With May is particular, this hermeneutics of minor details feels particularly essential because she doesn’t give the public a lot to work with, culturally speaking. Unlike, say, Obama, whose book choices, playlists, tan suits, college photographs, favorite sports teams, etc. were more than enough to allow us to sketch out a coherent “personality” for the president. With May, it’s more of a guessing game. That’s why I happen to be fascinated by the fact that she scrapes mold off her jam and eats it. That’s one reason why the video-turned-gif of her dancing (!) woodenly is so wonderful. An incongruity! A semblance of humanity! What are we to make of this?
May keeps wearing the Frida Kahlo bracelet. She wore it again the following year at the same conference. She wore it about two weeks ago, on March 14, the day when Parliament voted narrowly to postpone Brexit. “May always wears this bracelet on high pressure days,” a hardcore right-wing politician wrote accusingly on Twitter. “True colours.” Stuff means stuff, he was saying.

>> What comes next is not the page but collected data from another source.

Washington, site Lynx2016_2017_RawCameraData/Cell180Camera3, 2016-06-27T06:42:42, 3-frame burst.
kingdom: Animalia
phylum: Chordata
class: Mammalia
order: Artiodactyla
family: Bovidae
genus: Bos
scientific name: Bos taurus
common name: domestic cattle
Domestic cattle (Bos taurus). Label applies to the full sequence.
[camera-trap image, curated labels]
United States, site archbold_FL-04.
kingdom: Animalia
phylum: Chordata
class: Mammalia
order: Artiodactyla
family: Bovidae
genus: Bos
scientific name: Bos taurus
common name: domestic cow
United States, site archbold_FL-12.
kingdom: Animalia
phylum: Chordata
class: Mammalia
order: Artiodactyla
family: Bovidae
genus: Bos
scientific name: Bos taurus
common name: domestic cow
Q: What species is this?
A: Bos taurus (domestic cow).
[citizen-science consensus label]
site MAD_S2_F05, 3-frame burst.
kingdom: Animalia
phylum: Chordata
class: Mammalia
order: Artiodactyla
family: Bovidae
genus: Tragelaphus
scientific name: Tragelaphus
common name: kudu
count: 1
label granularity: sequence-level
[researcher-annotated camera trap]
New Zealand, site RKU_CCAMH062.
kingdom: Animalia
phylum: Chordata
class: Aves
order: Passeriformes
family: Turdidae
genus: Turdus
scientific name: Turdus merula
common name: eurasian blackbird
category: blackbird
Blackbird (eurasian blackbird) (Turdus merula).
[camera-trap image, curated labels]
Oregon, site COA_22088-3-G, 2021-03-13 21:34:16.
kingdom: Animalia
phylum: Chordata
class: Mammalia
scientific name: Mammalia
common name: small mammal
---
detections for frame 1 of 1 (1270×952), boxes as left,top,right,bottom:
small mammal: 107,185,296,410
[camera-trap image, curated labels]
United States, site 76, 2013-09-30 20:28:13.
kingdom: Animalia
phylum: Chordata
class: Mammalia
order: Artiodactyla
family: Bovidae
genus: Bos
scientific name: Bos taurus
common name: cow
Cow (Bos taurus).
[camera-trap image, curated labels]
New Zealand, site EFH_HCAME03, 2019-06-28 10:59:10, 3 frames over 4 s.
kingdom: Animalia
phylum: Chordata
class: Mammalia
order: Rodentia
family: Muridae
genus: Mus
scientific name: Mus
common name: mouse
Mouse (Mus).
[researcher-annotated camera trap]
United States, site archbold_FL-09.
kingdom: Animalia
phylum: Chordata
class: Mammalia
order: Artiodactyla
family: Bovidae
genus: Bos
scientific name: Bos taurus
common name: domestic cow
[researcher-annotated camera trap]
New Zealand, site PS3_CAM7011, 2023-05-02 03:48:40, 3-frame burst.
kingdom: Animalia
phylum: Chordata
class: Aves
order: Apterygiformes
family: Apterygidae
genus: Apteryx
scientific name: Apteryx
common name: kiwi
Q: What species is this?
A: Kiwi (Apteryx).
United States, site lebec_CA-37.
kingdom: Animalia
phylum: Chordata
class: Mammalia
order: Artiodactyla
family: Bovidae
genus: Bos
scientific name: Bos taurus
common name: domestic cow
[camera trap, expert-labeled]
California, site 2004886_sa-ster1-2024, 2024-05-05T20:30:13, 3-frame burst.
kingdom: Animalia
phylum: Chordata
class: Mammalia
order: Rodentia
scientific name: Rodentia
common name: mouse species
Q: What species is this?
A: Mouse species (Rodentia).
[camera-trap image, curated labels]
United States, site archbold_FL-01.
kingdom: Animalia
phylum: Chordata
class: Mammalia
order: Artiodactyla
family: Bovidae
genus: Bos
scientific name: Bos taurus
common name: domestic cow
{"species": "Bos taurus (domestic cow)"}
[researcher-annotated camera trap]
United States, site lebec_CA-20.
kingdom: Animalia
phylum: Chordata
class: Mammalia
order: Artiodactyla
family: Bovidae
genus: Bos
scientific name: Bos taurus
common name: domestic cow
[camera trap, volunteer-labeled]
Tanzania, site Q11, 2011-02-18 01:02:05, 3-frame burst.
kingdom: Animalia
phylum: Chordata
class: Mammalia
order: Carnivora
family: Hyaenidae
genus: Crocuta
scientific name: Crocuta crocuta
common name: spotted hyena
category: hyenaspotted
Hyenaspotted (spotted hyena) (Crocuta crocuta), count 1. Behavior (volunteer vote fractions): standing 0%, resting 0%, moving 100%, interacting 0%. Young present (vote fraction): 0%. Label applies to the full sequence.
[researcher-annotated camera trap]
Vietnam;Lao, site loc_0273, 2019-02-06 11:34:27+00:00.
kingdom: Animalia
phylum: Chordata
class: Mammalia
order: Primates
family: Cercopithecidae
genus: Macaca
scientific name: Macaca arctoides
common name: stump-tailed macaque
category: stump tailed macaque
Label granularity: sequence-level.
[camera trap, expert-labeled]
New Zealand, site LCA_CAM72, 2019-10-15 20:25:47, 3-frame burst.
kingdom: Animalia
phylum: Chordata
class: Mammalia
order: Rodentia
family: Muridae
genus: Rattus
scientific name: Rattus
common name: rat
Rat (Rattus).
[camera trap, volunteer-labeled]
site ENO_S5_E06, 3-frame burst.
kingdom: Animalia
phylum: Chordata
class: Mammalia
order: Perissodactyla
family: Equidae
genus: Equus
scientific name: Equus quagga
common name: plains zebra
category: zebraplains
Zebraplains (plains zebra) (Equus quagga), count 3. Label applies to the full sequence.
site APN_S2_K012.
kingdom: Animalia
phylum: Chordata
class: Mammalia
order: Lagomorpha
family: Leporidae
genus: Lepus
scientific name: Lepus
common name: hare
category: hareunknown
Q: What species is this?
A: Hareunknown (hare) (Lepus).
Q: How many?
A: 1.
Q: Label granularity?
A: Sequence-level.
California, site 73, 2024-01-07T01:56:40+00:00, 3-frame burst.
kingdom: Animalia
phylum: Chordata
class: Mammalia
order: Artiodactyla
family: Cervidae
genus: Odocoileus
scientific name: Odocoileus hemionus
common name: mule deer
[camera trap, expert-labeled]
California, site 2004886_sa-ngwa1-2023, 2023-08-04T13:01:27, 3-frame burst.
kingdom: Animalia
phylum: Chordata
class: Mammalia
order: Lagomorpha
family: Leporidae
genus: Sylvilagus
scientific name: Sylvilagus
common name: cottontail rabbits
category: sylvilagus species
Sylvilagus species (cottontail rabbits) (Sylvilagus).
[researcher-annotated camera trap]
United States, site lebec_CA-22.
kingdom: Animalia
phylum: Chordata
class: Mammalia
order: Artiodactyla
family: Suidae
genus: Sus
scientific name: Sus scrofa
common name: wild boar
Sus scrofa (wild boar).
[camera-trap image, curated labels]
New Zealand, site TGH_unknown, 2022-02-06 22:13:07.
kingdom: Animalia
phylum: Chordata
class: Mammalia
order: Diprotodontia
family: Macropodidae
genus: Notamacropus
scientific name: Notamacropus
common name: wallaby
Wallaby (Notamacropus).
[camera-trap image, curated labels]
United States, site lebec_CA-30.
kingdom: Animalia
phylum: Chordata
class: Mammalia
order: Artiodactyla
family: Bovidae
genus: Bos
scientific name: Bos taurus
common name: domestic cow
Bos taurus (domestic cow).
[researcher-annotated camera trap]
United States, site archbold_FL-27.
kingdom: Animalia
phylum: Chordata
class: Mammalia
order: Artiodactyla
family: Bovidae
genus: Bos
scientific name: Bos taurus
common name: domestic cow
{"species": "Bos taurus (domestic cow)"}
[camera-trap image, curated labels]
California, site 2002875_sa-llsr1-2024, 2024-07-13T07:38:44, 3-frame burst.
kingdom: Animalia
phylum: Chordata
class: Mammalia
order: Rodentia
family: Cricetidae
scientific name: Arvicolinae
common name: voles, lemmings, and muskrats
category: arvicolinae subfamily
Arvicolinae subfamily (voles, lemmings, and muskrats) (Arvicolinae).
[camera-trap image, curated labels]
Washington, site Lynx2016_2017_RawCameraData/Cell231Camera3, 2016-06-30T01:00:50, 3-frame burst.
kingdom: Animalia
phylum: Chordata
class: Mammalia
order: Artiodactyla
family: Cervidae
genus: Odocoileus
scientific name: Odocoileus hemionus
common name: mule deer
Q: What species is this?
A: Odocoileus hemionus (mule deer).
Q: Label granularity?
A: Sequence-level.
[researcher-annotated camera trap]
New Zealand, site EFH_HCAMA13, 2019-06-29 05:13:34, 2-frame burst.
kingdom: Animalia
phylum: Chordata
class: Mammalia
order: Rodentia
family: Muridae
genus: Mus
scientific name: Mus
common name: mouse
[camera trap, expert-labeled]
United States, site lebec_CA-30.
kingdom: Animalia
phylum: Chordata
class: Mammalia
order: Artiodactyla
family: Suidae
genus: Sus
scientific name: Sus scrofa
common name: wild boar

But what if…it doesn’t, really? The most likely explanation to me has always been that May likes the bracelet—that maybe she went to see the Frida Kahlo show at the Tate Modern in 2005 and visited the gift shop and picked up the bracelet. I think, too, that she continues to wear it because it’s a visual distraction, something that throws us off. It’s a literal shiny bauble for us to talk about, while we don’t talk about Brexit or austerity. It’s not a political statement so much as an anti-statement, a means of image-making that resists firm interpretation. She co-opts Kahlo’s images while repudiating anything resembling her politics, and the meaning of it all gets a little fuzzier, the closer we look, until it seems to mean nothing at all.